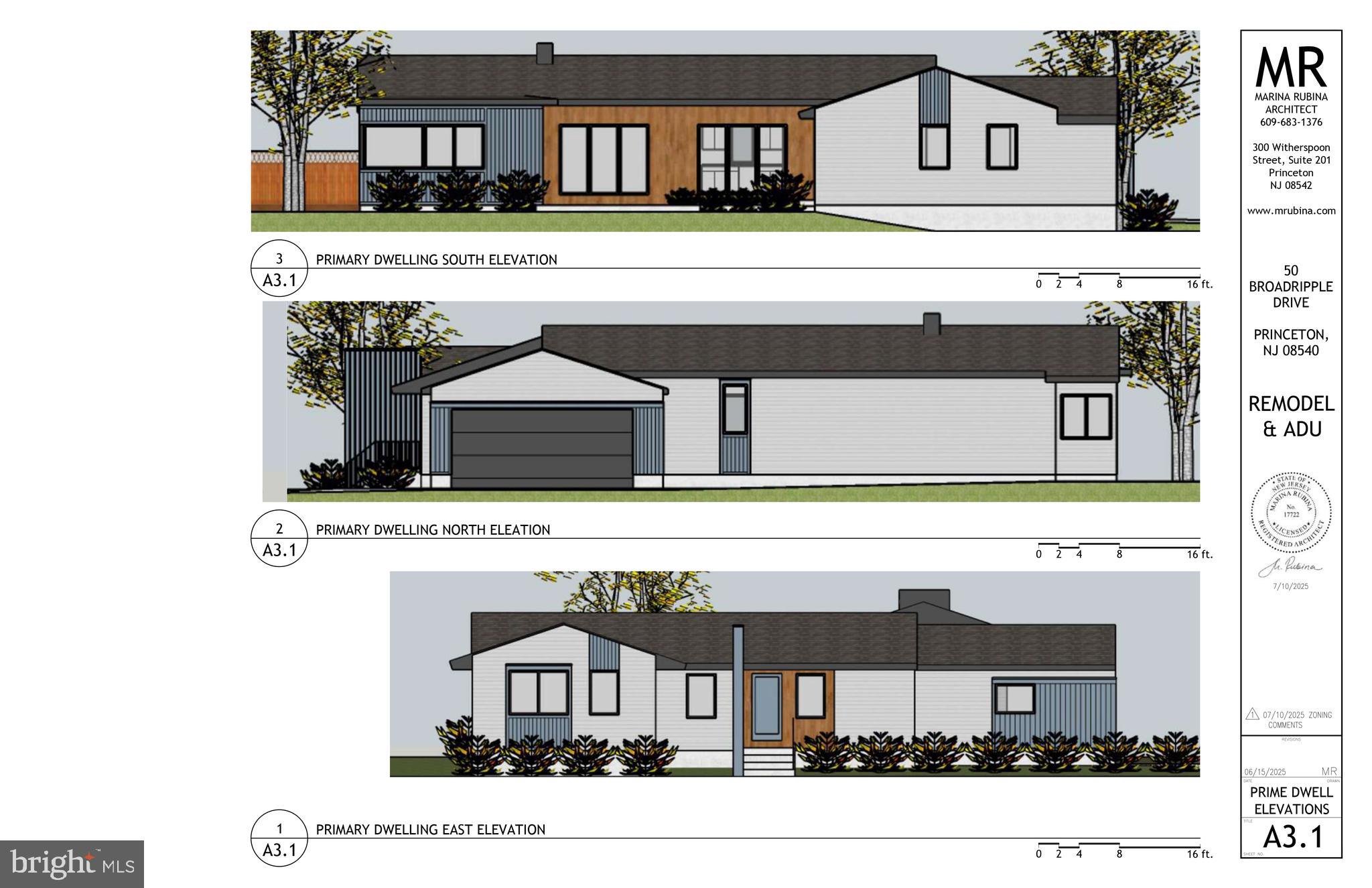 50 BROADRIPPLE DRIVE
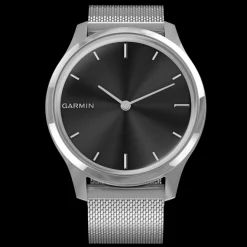 Smartwatch Vivomove 3 Luxe Milanese Silv-Garmin Shop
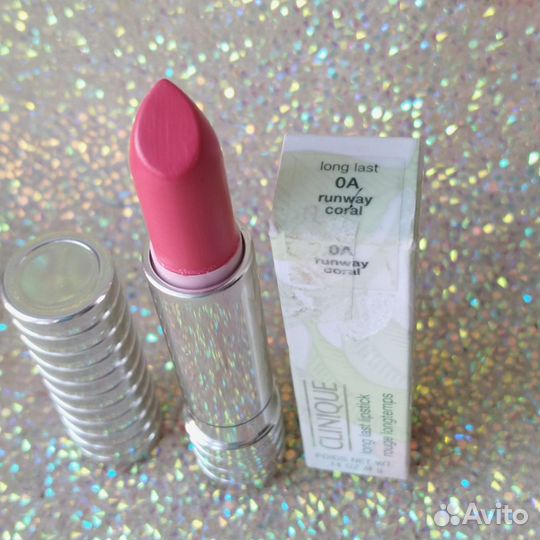 Помада, Clinique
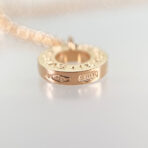 BVLGARI B.zero1 Necklace - 图片 7
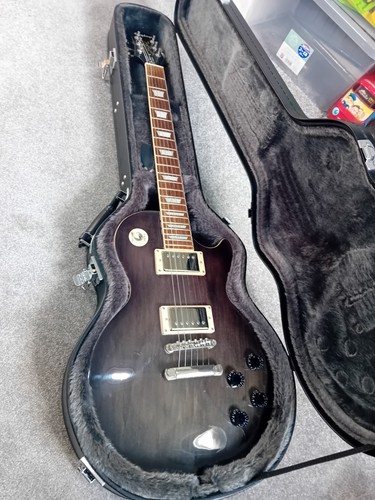 Epiphone les paul 1960 tribute - les,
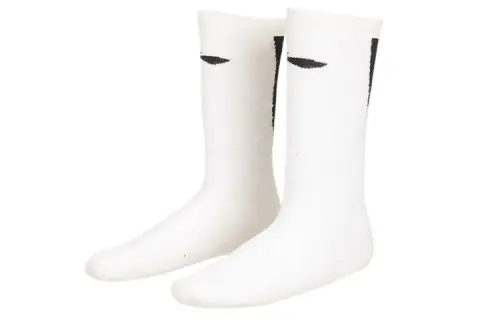 Li Ning, basketball high boots for leisure, white set, men's style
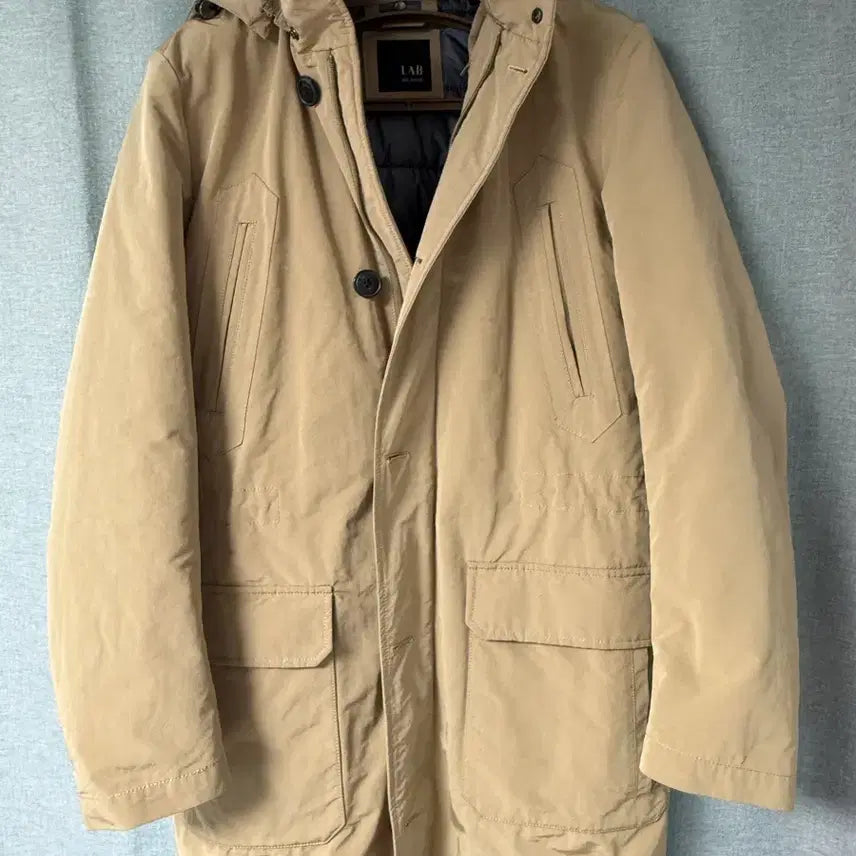 [BUNJANG] Pall Zileri Parka / 빨질레리 야상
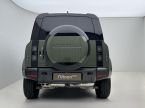 Land Rover Defender - fotka číslo 4
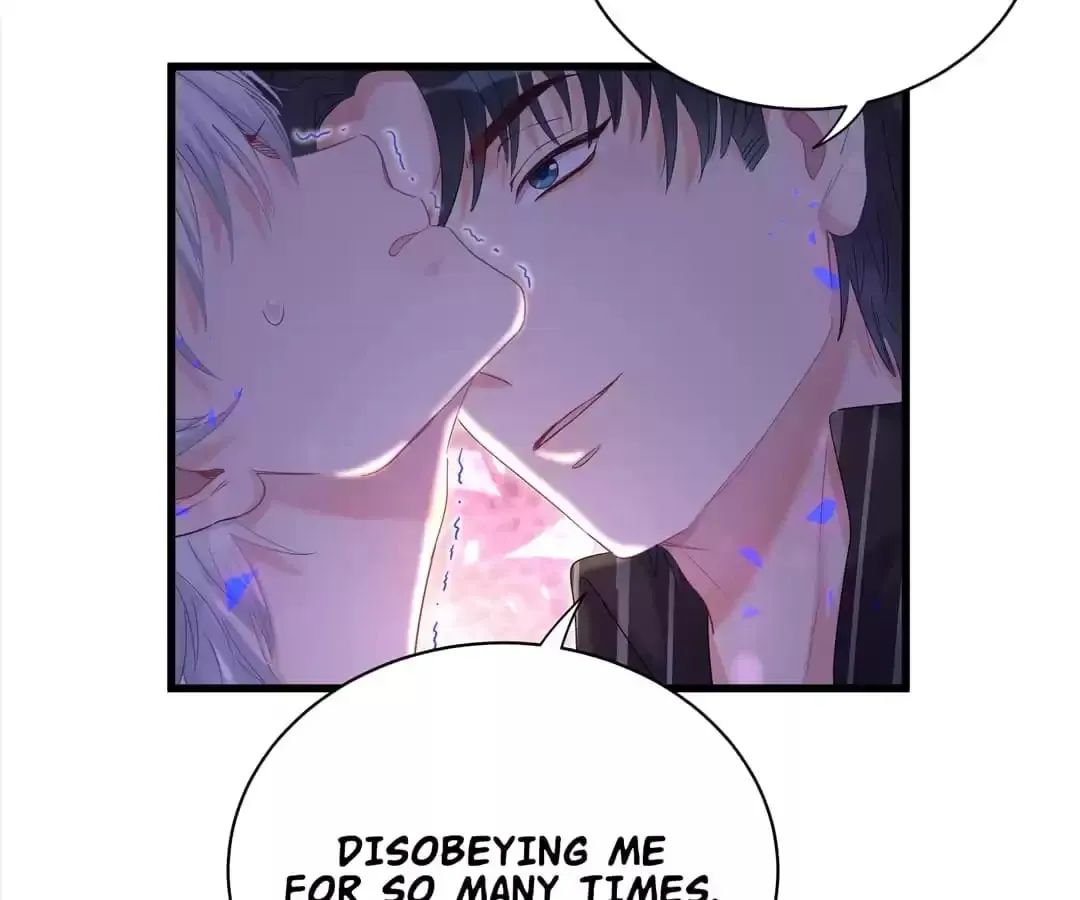 I Tied Myself Up (Colored) Chapter 5 page 39 - 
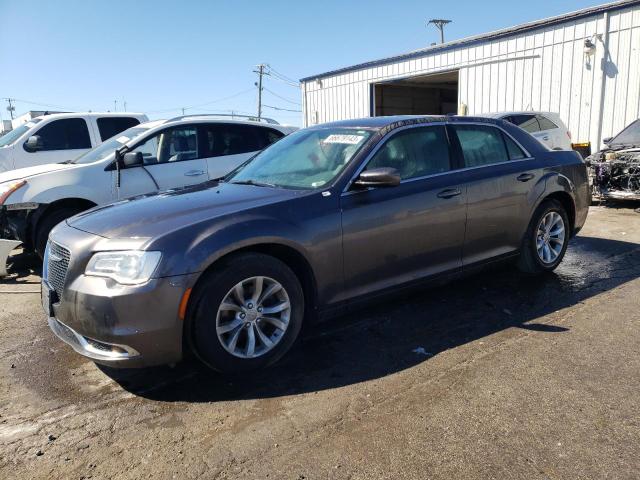 Aukcja sprzedaży 2015 Chrysler 300 Limited, vin: 2C3CCAAG1FH808260, numer aukcji: 66679143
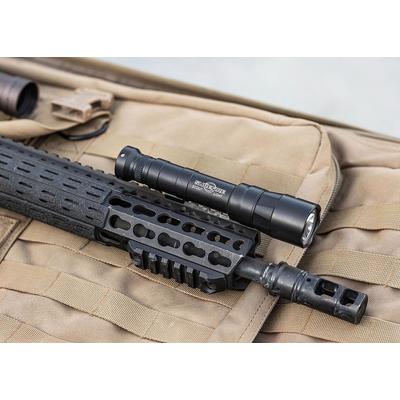 surefire latarka m640dft turbo scout pro tan 700 lumenow m640dft tn pro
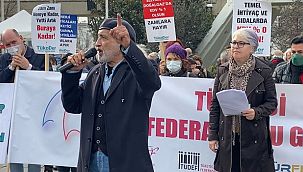 Tüketici örgütleri tek ses açıklama yaptı!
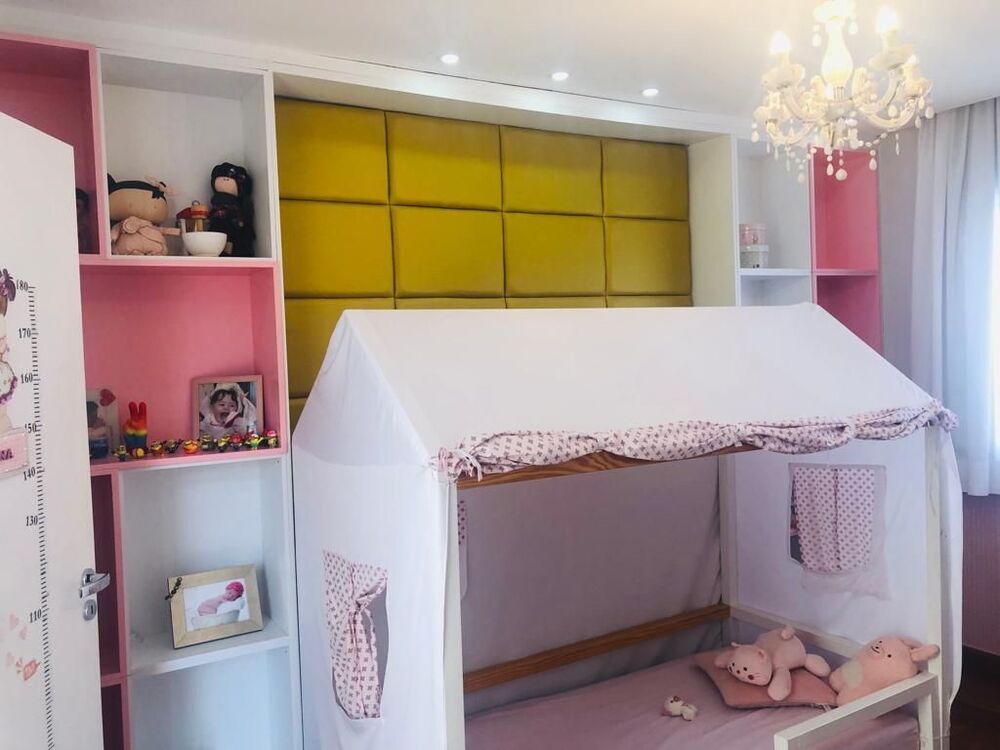 Casa de Condomínio, 4 quartos - Foto 7
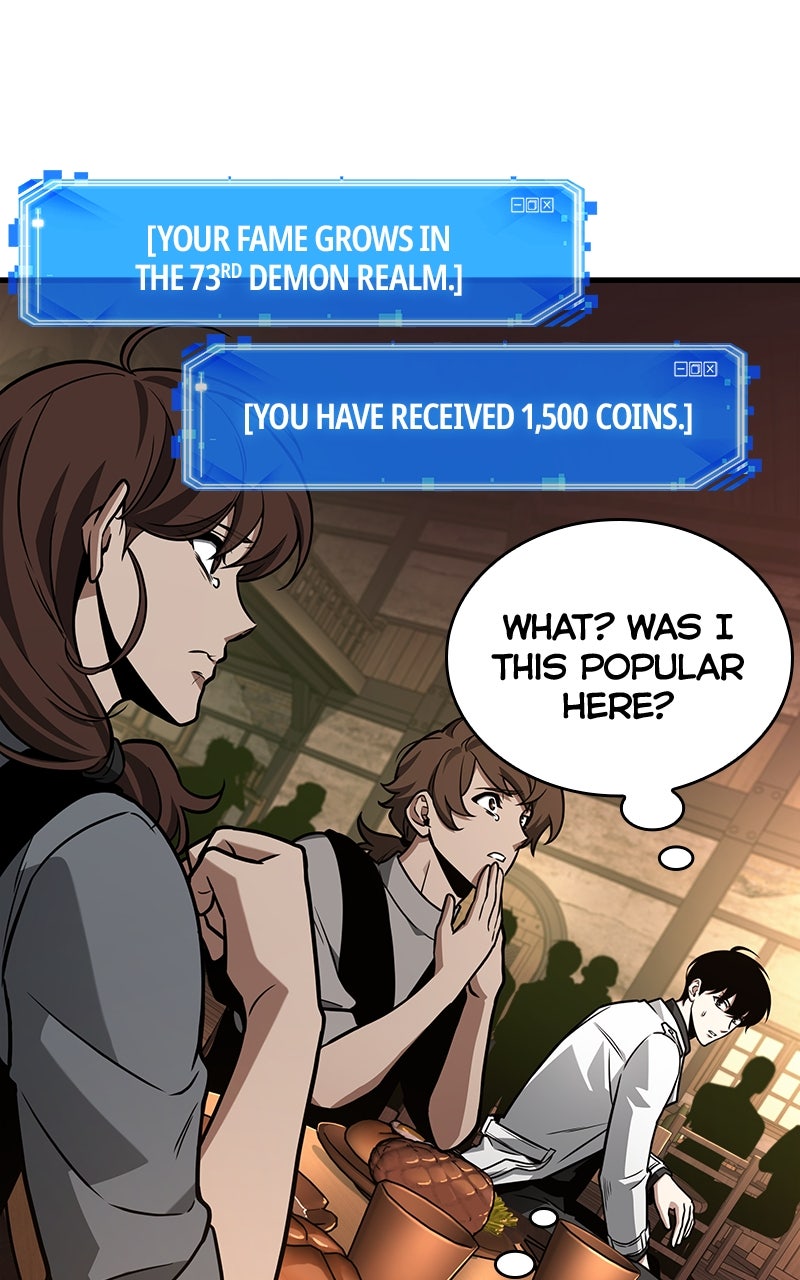 Read Omniscient Reader's Viewpoint EN Manga Online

[Problem details]:
Quote each line of text in the data above word for word, from the first to the last. Leave the pictures out.

[Written answer]:
 50 BROADRIPPLE DRIVE
 Smartwatch Vivomove 3 Luxe Milanese Silv-Garmin Shop
 Помада, Clinique
 BVLGARI B.zero1 Necklace - 图片 7
 Epiphone les paul 1960 tribute - les,
 Li Ning, basketball high boots for leisure, white set, men's style
 [BUNJANG] Pall Zileri Parka / 빨질레리 야상
 Land Rover Defender - fotka číslo 4
 I Tied Myself Up (Colored) Chapter 5 page 39 - 
 Aukcja sprzedaży 2015 Chrysler 300 Limited, vin: 2C3CCAAG1FH808260, numer aukcji: 66679143
 surefire latarka m640dft turbo scout pro tan 700 lumenow m640dft tn pro
 Tüketici örgütleri tek ses açıklama yaptı!
 Casa de Condomínio, 4 quartos - Foto 7
 Read Omniscient Reader's Viewpoint EN Manga Online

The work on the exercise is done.